Una limitación importante de estos estudios es que no podían discriminar entre los portadores heterocigotos y homocigotos de la no suprimido alelos. La clasificación de los genotipos como portador o no portador implica un modelo recesivo (una o dos copias en comparación con la ausencia del alelo de riesgo), que pueden no reflejar los verdaderos mecanismos genéticos subyacentes implicados y por lo tanto no puede proporcionar una estimación válida o exacta de la genética riesgo [15]. Por otra parte, la
GSTM1
y
GSTT1
variación del número de copias de genes de exposiciones (CNV), y un efecto de la dosis entre el número de copias de genes y la actividad enzimática se ha informado para ambos genes [16] - [19 ]. Como consecuencia de ello, los análisis basados en la dosis génica son propensos a ofrecer una mejor descripción de cualquier forma de asociación con la evolución de la enfermedad [20].

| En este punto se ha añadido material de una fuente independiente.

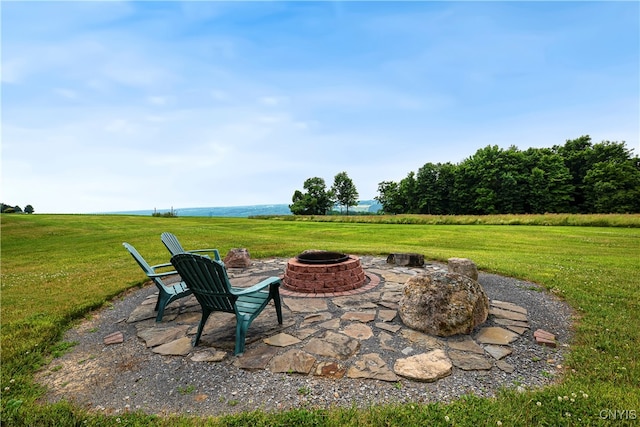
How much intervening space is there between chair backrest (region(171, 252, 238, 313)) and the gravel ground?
1.94ft

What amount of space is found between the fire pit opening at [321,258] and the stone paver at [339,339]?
2.41ft

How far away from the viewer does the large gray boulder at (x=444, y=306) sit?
3393 millimetres

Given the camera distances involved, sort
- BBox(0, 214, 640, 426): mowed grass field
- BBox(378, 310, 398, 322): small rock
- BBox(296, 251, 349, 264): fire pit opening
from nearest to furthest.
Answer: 1. BBox(0, 214, 640, 426): mowed grass field
2. BBox(378, 310, 398, 322): small rock
3. BBox(296, 251, 349, 264): fire pit opening

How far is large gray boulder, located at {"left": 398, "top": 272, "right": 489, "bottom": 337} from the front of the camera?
134 inches

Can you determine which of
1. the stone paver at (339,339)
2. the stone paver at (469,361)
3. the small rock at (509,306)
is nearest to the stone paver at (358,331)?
the stone paver at (339,339)

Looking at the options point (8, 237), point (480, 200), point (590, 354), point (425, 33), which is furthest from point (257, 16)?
point (480, 200)

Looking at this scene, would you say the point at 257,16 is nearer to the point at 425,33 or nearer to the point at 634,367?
the point at 425,33

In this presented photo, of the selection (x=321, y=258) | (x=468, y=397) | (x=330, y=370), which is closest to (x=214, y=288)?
(x=330, y=370)

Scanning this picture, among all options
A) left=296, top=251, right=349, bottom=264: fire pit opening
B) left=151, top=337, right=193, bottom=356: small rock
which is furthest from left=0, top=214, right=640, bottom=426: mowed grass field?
left=296, top=251, right=349, bottom=264: fire pit opening

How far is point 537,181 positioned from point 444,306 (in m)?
47.0

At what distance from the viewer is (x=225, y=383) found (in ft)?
8.43

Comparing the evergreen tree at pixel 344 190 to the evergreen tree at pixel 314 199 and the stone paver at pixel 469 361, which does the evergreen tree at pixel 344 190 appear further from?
the stone paver at pixel 469 361

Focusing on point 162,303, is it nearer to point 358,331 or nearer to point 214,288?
point 214,288

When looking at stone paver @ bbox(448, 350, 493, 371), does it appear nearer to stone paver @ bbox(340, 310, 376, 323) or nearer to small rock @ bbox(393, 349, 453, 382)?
small rock @ bbox(393, 349, 453, 382)
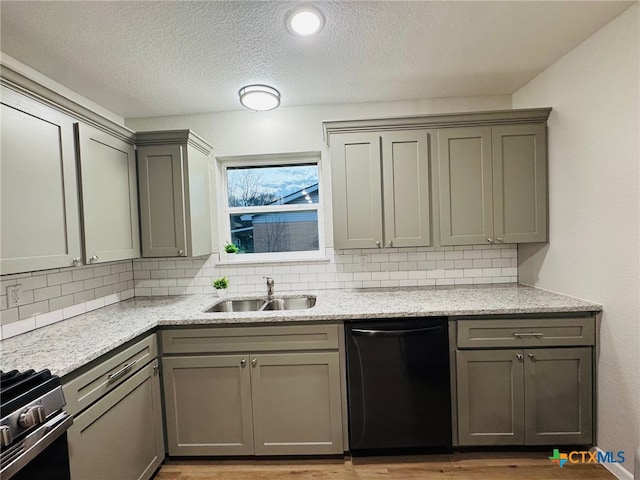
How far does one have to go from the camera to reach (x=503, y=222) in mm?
2340

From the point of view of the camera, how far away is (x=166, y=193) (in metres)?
2.39

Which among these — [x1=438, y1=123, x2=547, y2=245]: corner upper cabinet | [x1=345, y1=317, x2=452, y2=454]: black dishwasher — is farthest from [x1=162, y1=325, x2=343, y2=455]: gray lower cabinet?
[x1=438, y1=123, x2=547, y2=245]: corner upper cabinet

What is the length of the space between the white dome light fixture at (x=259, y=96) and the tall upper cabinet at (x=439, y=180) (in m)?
0.45

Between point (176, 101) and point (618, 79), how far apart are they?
9.32ft

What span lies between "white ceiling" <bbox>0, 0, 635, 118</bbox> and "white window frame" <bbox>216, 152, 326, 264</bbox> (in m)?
0.53

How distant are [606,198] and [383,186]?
50.7 inches

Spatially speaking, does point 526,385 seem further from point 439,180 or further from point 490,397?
point 439,180

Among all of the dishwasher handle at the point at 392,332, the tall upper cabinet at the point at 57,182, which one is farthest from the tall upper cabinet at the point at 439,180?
the tall upper cabinet at the point at 57,182

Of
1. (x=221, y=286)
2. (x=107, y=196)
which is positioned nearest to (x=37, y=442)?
(x=107, y=196)

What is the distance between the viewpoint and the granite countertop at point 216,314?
1483 mm

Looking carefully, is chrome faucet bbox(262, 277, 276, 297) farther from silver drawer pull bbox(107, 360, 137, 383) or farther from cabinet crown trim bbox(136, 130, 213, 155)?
cabinet crown trim bbox(136, 130, 213, 155)

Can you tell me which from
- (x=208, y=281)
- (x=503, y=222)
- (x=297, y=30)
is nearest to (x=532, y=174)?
(x=503, y=222)

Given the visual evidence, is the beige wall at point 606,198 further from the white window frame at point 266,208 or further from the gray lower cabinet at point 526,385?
the white window frame at point 266,208

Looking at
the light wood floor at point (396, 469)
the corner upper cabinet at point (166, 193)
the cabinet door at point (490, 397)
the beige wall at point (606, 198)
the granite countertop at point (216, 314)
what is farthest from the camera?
the corner upper cabinet at point (166, 193)
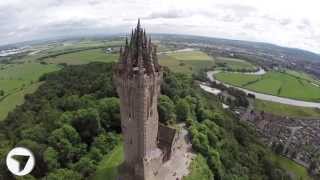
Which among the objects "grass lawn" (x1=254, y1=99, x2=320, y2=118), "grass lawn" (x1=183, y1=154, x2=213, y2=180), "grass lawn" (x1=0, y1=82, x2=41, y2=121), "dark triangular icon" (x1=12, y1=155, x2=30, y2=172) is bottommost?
"grass lawn" (x1=254, y1=99, x2=320, y2=118)

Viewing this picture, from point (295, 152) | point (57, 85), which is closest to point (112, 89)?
point (57, 85)

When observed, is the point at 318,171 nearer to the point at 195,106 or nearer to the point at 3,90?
the point at 195,106

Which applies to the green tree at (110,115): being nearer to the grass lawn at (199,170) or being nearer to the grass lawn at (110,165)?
the grass lawn at (110,165)

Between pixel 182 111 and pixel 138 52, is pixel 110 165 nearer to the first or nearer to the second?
pixel 138 52

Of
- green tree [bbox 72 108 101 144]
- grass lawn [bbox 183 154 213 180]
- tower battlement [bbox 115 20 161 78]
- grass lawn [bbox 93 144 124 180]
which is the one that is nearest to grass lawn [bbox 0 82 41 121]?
green tree [bbox 72 108 101 144]

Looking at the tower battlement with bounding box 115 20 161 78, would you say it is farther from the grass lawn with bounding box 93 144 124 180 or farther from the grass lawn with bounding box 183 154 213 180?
the grass lawn with bounding box 183 154 213 180
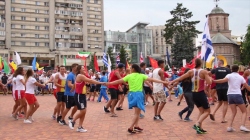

descrito recientemente un estudio de casos y controles de base poblacional en Guadalupe entre una población caribeña de ascendencia africana que muestra que las deleciones homocigóticas de
GSTM1
y los de
GSTT1 ¿Cuáles son cada uno, independientemente, asociaron significativamente con un riesgo reducido de cáncer de próstata [14]. Aquí, se presenta la continuación de este estudio de casos y controles determinando el número de copias de genes exacta de
GSTM1 Opiniones y
GSTT1
genes y la investigación de las asociaciones entre el VAN de cada gen y el riesgo de cáncer de próstata.
Materiales y Métodos
Ética Declaración
el estudio fue aprobado por el Comité de Ética de Guadalupe para estudios en seres humanos. Cada participante dio su consentimiento informado por escrito.
Población de estudio
Este estudio se llevó a cabo en Guadalupe (Antillas Francesas), un archipiélago del Caribe, la mayoría de los habitantes de los cuales son de ascendencia africana. Este estudio se realizó en 638 casos incidentes consecutivos de histológicamente confirmado de cáncer de próstata, y 628 controles sin cáncer de próstata. Los detalles de la selección de casos y controles se han descrito en otra parte [21]. En pocas palabras, los casos fueron reclutados entre los pacientes en clínicas de urología públicos y privados con un área de reclutamiento que cubre todo el territorio del archipiélago de Guadalupe. Los controles fueron reclutados de los hombres que participan en un programa de detección sistemática de la salud gratuita abierta a la población en general: cada año, una muestra aleatoria de población seleccionada de acuerdo con el sexo y la edad de distribución de la población en general fue invitado a participar; hombres consecutivas de 45 o más años de edad fueron invitados a participar en este estudio, con la selección de acuerdo con la distribución de la edad aproximada de la incidencia de cáncer de próstata en Guadalupe. Los criterios de inclusión para ambos casos y controles fueron residencia actual en Guadalupe, ambos padres nacidos en cualquier isla del Caribe con una población de ascendencia africana, y en su mayor parte sin el uso de cualquier droga conocida influencia sobre el eje hipotálamo-hipofisario-gonadal-suprarrenal. criterios de inclusión adicionales para los controles fueron hallazgos normales al examen rectal digital y una concentración total de PSA de plasma que no supere el 75 por ciento para el grupo de edad correspondiente de los hombres afroamericanos y sin evidencia clínica de cáncer de próstata [22]. Todos los sujetos fueron entrevistados en persona para obtener información sobre su edad, origen caribeño, la educación, el peso y la altura lo que permite el cálculo del índice de masa corporal (IMC, kg /m2), el tabaquismo, el consumo de alcohol, y la historia de la detección del cáncer de próstata en el último 5 años. Los participantes proporcionaron una muestra de sangre.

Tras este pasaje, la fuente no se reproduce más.